I want to write a simple OpenCL kernel, but when I read some of the data in the kernel, I get completely different values. The following kernel is a small reproduction.
__kernel void kernel( int N, __global float *a, __global float *b, __global float *out ) {
int t_idx = get_global_id(0);
size_t gridDim = get_num_groups(0);
size_t blockDim = get_local_size(0);
for (int t_i = t_idx; t_i < N; t_i += gridDim * blockDim) {
out[t_i] = 2;
}
if (t_idx == 0) {
out[5] = a[5];
}
}
The value ais a npy-arrays with double precision values.

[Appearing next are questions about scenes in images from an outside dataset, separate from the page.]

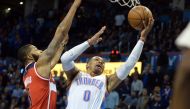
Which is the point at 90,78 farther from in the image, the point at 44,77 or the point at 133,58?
the point at 44,77

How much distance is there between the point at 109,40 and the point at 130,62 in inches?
408

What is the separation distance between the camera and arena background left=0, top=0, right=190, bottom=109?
35.7 feet

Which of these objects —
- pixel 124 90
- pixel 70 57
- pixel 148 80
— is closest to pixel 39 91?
pixel 70 57

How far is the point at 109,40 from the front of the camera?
15.0 meters

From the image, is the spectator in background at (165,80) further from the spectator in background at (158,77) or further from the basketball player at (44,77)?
the basketball player at (44,77)

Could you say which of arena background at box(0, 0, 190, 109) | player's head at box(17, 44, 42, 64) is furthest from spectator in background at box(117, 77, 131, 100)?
player's head at box(17, 44, 42, 64)

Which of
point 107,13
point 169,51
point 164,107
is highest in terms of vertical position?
point 107,13

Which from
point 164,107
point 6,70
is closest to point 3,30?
point 6,70

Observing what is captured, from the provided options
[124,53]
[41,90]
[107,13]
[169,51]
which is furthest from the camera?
[107,13]

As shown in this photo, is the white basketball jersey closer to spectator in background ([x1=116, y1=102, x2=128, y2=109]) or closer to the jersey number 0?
the jersey number 0

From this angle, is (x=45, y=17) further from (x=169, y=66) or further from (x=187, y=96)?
(x=187, y=96)

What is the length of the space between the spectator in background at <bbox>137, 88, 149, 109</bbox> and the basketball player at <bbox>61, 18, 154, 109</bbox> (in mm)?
5176

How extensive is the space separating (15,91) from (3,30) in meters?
7.15

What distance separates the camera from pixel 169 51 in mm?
12898
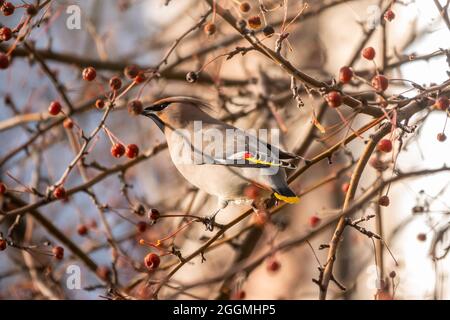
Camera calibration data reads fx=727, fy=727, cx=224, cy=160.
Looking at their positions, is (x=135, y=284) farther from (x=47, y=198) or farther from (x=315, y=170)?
(x=315, y=170)

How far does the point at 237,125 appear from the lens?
16.3ft

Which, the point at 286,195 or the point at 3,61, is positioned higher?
the point at 3,61

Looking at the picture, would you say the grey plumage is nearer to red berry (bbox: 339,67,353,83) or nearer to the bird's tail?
the bird's tail

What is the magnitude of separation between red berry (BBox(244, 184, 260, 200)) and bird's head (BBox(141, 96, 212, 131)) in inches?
18.6

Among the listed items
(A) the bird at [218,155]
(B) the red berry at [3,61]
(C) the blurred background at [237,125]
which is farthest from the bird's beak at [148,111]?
(B) the red berry at [3,61]

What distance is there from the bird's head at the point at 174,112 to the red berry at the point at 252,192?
474mm

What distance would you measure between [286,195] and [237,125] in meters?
2.75

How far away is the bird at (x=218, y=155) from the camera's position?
236 centimetres

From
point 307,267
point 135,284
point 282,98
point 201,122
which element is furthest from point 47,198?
point 307,267

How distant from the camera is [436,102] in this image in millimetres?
1979

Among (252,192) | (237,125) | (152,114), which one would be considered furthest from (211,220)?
(237,125)

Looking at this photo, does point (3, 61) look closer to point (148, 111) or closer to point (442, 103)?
point (148, 111)

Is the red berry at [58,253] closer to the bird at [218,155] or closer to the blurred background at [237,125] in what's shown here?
the blurred background at [237,125]

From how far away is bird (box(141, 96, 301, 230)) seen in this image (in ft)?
7.75
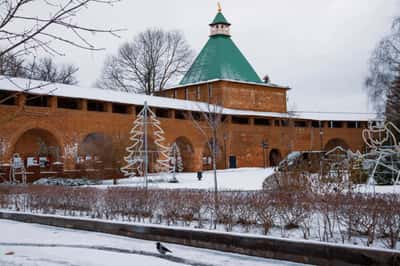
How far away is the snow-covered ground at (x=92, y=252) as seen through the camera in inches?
221

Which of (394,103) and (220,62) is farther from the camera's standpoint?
(220,62)

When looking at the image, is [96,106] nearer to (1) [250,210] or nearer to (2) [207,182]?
(2) [207,182]

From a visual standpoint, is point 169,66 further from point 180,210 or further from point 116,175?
point 180,210

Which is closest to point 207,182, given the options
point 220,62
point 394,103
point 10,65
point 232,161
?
point 394,103

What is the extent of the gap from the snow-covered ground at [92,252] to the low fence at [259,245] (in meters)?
0.11

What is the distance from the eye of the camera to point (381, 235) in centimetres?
564

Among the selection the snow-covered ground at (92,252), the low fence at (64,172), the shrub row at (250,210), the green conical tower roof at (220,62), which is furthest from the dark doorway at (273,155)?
the snow-covered ground at (92,252)

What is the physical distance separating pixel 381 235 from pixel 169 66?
118ft

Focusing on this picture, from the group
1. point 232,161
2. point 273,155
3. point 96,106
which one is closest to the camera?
point 96,106

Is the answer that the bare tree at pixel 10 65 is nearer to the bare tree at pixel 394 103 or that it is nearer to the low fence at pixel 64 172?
the low fence at pixel 64 172

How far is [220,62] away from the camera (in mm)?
36906

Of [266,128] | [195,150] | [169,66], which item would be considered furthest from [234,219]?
[169,66]

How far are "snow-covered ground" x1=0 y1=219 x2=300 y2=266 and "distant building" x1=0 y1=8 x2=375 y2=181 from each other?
28.8 ft

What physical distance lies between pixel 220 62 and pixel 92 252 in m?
31.8
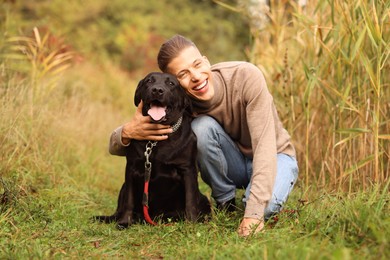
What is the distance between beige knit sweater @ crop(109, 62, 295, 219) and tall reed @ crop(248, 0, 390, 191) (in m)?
0.38

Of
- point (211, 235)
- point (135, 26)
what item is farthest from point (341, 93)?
point (135, 26)

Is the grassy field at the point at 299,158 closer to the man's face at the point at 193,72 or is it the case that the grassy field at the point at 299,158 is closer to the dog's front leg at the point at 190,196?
the dog's front leg at the point at 190,196

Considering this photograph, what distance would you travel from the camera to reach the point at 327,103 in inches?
136

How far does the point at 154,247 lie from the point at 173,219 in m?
0.63

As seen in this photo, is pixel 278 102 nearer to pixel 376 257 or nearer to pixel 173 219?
pixel 173 219

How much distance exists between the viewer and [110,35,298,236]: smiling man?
108 inches

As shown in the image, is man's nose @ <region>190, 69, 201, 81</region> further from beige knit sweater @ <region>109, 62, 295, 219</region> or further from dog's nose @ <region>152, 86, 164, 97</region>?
dog's nose @ <region>152, 86, 164, 97</region>

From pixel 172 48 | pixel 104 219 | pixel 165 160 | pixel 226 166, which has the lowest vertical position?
pixel 104 219

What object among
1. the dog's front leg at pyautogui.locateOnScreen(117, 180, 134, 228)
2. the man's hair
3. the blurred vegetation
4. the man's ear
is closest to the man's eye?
the man's hair

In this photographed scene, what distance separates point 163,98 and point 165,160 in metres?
0.37

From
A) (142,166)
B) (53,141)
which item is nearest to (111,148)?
(142,166)

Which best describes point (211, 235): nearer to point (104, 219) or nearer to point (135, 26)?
point (104, 219)

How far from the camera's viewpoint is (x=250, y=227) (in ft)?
7.95

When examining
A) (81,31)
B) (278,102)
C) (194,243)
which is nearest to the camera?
(194,243)
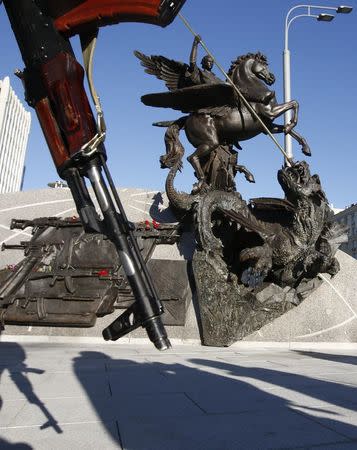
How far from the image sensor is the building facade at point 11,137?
80.2m

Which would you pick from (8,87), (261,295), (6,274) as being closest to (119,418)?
(261,295)

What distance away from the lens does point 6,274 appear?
354 inches

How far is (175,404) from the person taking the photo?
330 centimetres

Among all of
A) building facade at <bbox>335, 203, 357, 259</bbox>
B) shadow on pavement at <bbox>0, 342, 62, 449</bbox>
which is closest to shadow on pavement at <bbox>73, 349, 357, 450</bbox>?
shadow on pavement at <bbox>0, 342, 62, 449</bbox>

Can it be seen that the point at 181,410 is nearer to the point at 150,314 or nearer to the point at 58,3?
the point at 150,314

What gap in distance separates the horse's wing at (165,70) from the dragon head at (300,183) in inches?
166

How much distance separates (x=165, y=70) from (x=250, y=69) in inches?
97.6

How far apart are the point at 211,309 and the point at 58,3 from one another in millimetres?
7158

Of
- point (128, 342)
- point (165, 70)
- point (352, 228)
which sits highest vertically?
point (165, 70)

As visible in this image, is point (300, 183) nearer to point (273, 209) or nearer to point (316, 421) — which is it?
point (273, 209)

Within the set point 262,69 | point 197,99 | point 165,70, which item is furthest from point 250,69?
point 165,70

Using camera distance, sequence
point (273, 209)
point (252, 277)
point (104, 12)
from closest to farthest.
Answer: point (104, 12)
point (252, 277)
point (273, 209)

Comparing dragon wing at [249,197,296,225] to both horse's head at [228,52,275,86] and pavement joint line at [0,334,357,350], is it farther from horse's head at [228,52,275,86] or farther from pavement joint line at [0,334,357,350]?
horse's head at [228,52,275,86]

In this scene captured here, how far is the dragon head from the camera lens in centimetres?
951
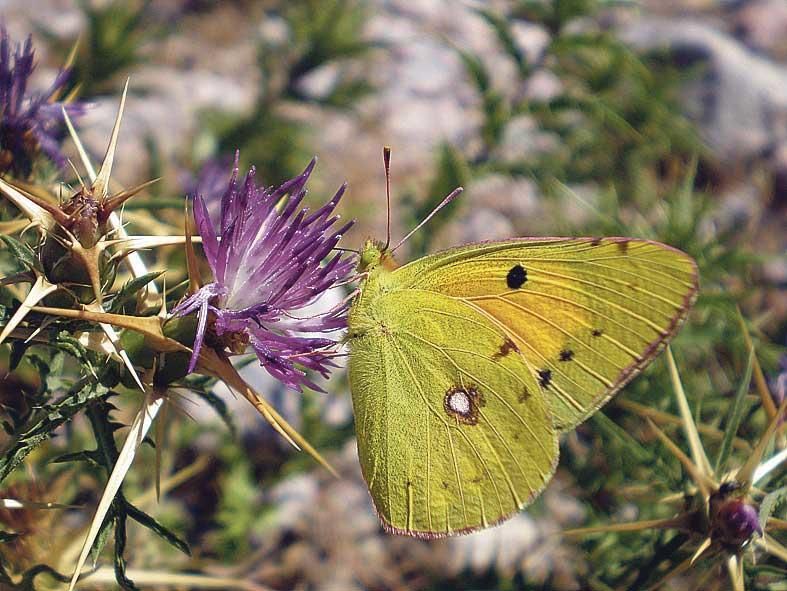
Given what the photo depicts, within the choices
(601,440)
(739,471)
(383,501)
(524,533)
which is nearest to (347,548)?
(524,533)

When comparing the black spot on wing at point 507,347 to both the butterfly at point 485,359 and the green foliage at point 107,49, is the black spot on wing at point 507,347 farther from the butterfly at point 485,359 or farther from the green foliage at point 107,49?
the green foliage at point 107,49

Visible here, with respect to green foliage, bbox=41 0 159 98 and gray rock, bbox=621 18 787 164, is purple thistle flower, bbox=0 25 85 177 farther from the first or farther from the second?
gray rock, bbox=621 18 787 164

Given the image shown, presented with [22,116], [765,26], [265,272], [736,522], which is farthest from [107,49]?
[765,26]

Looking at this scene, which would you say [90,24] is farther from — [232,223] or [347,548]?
[347,548]

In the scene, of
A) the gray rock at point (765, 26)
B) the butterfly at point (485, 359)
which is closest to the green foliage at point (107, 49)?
the butterfly at point (485, 359)

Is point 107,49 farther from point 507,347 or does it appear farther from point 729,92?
point 729,92
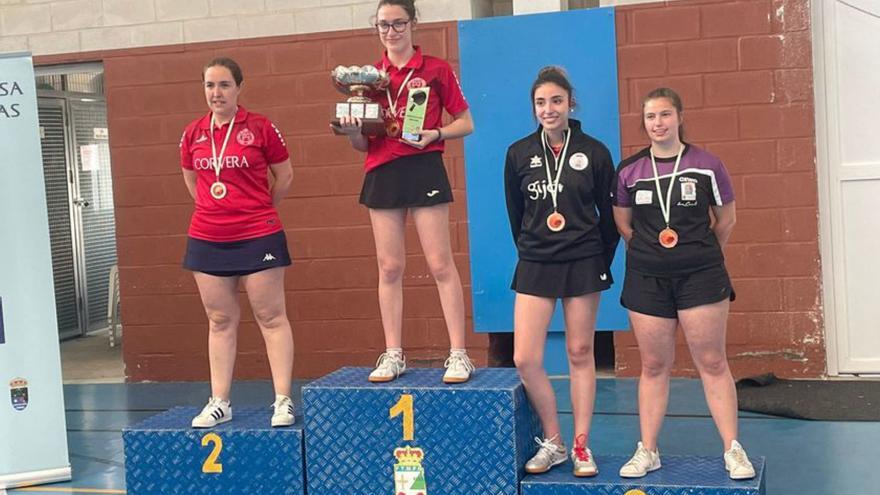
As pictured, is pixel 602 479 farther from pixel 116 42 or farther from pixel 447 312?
pixel 116 42

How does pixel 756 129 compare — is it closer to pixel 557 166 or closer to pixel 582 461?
pixel 557 166

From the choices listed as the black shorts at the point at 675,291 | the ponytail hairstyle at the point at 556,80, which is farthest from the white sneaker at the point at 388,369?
the ponytail hairstyle at the point at 556,80

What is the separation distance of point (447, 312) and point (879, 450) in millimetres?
2009

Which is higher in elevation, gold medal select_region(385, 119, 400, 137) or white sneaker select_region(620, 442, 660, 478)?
gold medal select_region(385, 119, 400, 137)

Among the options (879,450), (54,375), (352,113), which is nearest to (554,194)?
(352,113)

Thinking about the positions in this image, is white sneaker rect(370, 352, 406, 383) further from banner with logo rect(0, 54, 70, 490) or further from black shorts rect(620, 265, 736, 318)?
banner with logo rect(0, 54, 70, 490)

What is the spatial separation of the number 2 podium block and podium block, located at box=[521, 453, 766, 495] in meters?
0.13

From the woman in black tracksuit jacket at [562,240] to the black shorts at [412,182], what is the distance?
0.32 meters

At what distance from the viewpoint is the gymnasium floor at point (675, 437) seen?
4.40m

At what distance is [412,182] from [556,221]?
2.01 ft

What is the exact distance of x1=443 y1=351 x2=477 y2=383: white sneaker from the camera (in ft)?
13.3

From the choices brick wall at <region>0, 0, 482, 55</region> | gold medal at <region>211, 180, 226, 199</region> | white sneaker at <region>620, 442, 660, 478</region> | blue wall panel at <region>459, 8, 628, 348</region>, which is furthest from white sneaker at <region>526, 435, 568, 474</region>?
brick wall at <region>0, 0, 482, 55</region>

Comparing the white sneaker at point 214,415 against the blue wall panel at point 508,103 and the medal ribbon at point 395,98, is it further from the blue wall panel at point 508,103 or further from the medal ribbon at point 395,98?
the blue wall panel at point 508,103

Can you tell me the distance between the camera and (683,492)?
3586mm
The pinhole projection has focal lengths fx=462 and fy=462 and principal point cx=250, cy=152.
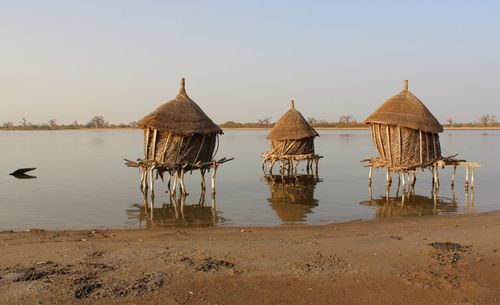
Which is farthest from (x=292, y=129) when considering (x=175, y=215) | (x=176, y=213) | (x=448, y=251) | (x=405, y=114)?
(x=448, y=251)

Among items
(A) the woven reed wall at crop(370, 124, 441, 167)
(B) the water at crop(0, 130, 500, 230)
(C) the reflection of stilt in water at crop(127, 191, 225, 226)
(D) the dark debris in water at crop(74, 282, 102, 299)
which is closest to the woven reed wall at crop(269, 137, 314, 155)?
(B) the water at crop(0, 130, 500, 230)

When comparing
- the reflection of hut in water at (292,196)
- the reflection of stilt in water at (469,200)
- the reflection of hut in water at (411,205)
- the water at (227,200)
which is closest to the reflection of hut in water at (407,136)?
the reflection of hut in water at (411,205)

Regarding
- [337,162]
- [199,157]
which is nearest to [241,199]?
[199,157]

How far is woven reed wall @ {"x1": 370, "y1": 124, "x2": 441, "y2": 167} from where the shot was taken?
18734 mm

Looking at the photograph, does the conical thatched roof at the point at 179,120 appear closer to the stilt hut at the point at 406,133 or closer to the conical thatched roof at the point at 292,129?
the stilt hut at the point at 406,133

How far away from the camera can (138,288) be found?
273 inches

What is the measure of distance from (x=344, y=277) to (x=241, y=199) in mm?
11312

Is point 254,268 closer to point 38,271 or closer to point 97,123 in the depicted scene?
point 38,271

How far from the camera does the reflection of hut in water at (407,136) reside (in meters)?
18.6

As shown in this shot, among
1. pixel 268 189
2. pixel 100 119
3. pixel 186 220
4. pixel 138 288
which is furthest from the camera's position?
pixel 100 119

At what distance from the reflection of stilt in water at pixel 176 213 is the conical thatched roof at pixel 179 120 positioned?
8.99ft

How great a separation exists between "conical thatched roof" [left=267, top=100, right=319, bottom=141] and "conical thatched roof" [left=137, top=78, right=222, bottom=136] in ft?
25.4

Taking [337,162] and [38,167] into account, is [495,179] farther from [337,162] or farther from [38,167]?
[38,167]

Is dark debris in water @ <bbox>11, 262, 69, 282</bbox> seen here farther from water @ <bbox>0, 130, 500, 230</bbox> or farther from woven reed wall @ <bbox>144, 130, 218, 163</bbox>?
woven reed wall @ <bbox>144, 130, 218, 163</bbox>
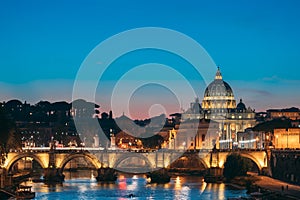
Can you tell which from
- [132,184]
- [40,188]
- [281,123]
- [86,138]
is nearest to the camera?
[40,188]

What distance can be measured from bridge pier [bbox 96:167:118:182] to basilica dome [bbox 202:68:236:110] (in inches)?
2647

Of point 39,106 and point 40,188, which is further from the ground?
point 39,106

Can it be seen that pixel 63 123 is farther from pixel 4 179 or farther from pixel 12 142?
pixel 4 179

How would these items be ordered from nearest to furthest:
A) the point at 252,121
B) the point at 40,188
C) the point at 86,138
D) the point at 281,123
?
the point at 40,188 < the point at 281,123 < the point at 86,138 < the point at 252,121

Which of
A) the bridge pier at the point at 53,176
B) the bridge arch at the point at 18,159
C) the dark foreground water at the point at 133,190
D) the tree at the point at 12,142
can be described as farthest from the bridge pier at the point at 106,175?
the tree at the point at 12,142

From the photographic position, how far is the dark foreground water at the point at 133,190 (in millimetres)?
54219

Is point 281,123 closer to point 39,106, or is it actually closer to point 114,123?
point 114,123

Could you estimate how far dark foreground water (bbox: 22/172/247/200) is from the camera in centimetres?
5422

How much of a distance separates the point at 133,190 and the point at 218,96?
256 ft

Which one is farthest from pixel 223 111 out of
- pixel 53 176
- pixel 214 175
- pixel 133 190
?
pixel 133 190

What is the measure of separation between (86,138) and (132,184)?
46.2 m

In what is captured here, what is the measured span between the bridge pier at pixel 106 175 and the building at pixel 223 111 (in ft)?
160

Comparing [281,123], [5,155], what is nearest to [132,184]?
[5,155]

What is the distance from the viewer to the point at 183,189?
59.3 m
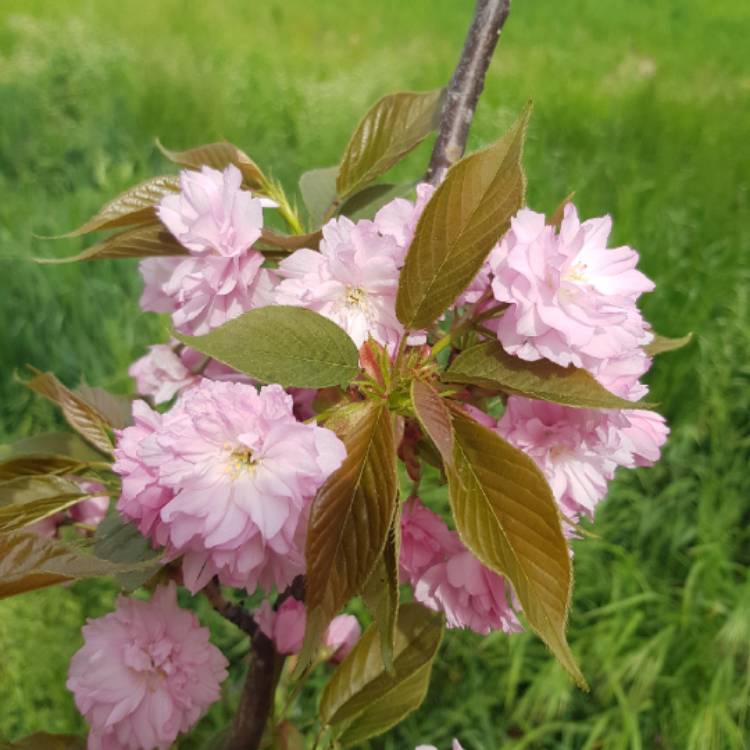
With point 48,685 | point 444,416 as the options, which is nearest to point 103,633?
point 444,416

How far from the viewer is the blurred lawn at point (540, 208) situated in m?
1.53

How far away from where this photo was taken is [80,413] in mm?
646

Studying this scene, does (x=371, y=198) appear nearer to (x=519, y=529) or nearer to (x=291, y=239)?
(x=291, y=239)

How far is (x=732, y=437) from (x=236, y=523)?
1.65 meters

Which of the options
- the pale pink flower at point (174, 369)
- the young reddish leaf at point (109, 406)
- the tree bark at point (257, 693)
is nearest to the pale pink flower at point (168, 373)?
the pale pink flower at point (174, 369)

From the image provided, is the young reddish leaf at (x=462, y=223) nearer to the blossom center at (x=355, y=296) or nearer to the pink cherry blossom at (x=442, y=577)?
the blossom center at (x=355, y=296)

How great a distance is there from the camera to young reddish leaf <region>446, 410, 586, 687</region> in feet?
1.29

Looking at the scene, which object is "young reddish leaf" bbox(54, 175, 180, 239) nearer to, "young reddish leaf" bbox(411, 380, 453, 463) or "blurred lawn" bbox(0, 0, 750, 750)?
"young reddish leaf" bbox(411, 380, 453, 463)

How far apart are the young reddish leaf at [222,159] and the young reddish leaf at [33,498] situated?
0.22 metres

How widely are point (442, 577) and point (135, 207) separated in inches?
11.3

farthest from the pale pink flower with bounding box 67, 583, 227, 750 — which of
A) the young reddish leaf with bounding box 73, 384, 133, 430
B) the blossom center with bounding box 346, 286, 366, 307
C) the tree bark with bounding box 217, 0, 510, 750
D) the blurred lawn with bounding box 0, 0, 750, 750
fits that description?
the blurred lawn with bounding box 0, 0, 750, 750

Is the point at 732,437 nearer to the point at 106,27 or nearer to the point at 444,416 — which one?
the point at 444,416

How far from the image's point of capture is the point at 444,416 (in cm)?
42

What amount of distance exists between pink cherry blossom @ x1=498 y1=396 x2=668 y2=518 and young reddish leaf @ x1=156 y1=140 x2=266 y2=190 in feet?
0.70
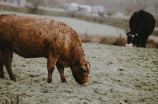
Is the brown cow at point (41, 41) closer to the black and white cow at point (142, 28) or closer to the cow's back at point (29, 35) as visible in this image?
the cow's back at point (29, 35)

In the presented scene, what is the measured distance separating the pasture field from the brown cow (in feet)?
1.31

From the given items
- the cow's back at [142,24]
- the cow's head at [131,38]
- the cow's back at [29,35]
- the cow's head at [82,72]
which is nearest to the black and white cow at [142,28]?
the cow's back at [142,24]

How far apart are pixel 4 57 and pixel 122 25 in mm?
22818

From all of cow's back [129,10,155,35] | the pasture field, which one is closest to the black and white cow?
cow's back [129,10,155,35]

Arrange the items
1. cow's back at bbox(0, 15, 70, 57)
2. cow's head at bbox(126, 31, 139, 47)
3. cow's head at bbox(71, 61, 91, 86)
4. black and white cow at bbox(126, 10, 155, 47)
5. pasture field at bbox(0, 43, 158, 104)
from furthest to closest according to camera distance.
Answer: black and white cow at bbox(126, 10, 155, 47), cow's head at bbox(126, 31, 139, 47), cow's head at bbox(71, 61, 91, 86), cow's back at bbox(0, 15, 70, 57), pasture field at bbox(0, 43, 158, 104)

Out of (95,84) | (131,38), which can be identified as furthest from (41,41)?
(131,38)

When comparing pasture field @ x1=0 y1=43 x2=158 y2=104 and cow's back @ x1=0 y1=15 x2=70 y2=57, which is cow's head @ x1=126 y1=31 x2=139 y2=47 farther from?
cow's back @ x1=0 y1=15 x2=70 y2=57

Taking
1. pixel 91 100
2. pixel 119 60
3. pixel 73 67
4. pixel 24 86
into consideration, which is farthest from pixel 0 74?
pixel 119 60

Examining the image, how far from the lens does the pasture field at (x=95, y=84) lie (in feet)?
13.6

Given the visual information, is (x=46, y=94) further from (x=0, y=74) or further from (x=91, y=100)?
(x=0, y=74)

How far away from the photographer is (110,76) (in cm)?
580

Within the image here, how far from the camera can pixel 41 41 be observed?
480 centimetres

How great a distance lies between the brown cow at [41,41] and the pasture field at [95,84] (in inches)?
15.7

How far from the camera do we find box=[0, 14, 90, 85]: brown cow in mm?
4797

Since my device does not support cl_khr_int64 I have to cast it to 32 bit values, before passing it to the kernel:
for (int i = 0; i < size_a; i++) a[i] = static_cast<float>(a[i]);
However, when reading the 6th value of a in the kernel above, I get different values when reading out after the device-to-host data transfer. When I read values from c, which is a float array I did not fetch (or cast), but which I allocated on my host site, everything works fine.
The host-to-device transfer:
err = clEnqueueWriteBuffer(commands, a_d, CL_TRUE, 0, sizeof(float) * size_a, a, 0, NULL, NULL);
if (err != CL_SUCCESS) return 0;
Im unfortunately out of ideas why the values are wrong as soon I pass them to the kernel. Im thankful for any hints.